Set in the Elizabethan era, the story centres on John Poole, an elderly widower who is known as "something of a miser". Poole moves into a house that overlooks his village's churchyard after the former resident, the parish priest, insists on moving after claiming to have seen something in the churchyard at night. When funerals take place in the churchyard at night-time, Poole watches from his window, giving him a reputation of being "morbid".

One night, a wealthy but unpopular elderly women are buried. While not a churchgoer, upon her death, she bequeaths a purse of money to the church. During the funeral, the parson throws "something that clinked" into the grave and says, "Thy money perish with thee". The following day, the churchgoers rebuke the sexton for the untidy work he has made of filling in the grave; the sexton reflects that "he thought it was worse than he had left it".

Poole's nature becomes "half exulting [and] half nervous", and he begins visiting the village inn, where he hints at having come into money and of planning to move to a new house. The blacksmith remarks that he would not want to live next to the churchyard for fear of "somebody climbing up to the chamber window" and asks Poole if he has ever seen lights, which Pool denies.

Returning home late that night, Poole cannot sleep. He takes "something that clinked" out of a cupboard and puts it in his bedgown pocket. Looking out of his window, he sees something that resembles a shrouded figure sticking out of the ground "in a spot of the churchyard which John Poole knew very well". Lying in his bed, Poole hears the casement window rattle, and a figure enters the room. Poole hears earth rattle on the floor, faltering footsteps, and a "low cracked voice" saying "Where is it?". The figure opens the cupboard but finds it empty. The figure then stands next to the bed, raises its arms, and screams hoarsely "You've got it!"
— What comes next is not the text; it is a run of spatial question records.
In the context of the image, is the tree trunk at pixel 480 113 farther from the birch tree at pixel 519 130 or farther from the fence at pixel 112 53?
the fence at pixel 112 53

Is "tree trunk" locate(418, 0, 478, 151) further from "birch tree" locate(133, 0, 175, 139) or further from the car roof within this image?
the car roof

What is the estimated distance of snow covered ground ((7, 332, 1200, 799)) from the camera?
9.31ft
In the framing device, Prince Mamilius then throws himself upon the youngest of the court ladies, causing her to scream. He is punished by Queen Hermione but permitted to remain after the court lady forgives him. Later, upon bidding them goodnight, Mamilius remarks that he "knew another story quite three times as dreadful as that one, and would tell it on the first opportunity that offered".

== Publication ==
"There Was a Man Dwelt by a Churchyard" was first published in Snapdragon, an Eton College magazine, on 6 December 1924. It was inspired by the story that Mamilius begins to tell Hermione in act 2, scene 1 of the William Shakespeare play The Winter's Tale, which James considered "...justified all ghost stories and put them in their rightful place- a tradition of storytelling at winter-time". In 1931, it was collected in The Collected Ghost Stories of M. R. James. It has since been included in several anthologies.

== Reception ==
R. Boerem offers "There Was A Man Dwelt By a Churchyard" as an example of James being "...a writer who wishes to let the reader feel a semblance of truth in the stories without forgetting that they are stories". Darrell Schweitzer describes the story as an example of works by James that are "merely elaborate methods of saying 'Boo!' - of making the reader or hearer jump [with] no philosophical or thematic freight". E. F. Bleiler describes the story as "James's version of an acted out terror tale for children". Rosemary Pardoe states "To call 'There was a Man' a story is really a misnomer, for it scarcely has a plot and is merely a small but mildly amusing joke." Dave Thompson describes it as "...one of the most effective ghost stories ever written".

== Adaptations ==
In April 2007, an audiobook titled Tales of the Supernatural was published by Fantom Films. The audiobook included a reading of "There Was a Man Dwelt by a Churchyard" by Gareth David-Lloyd.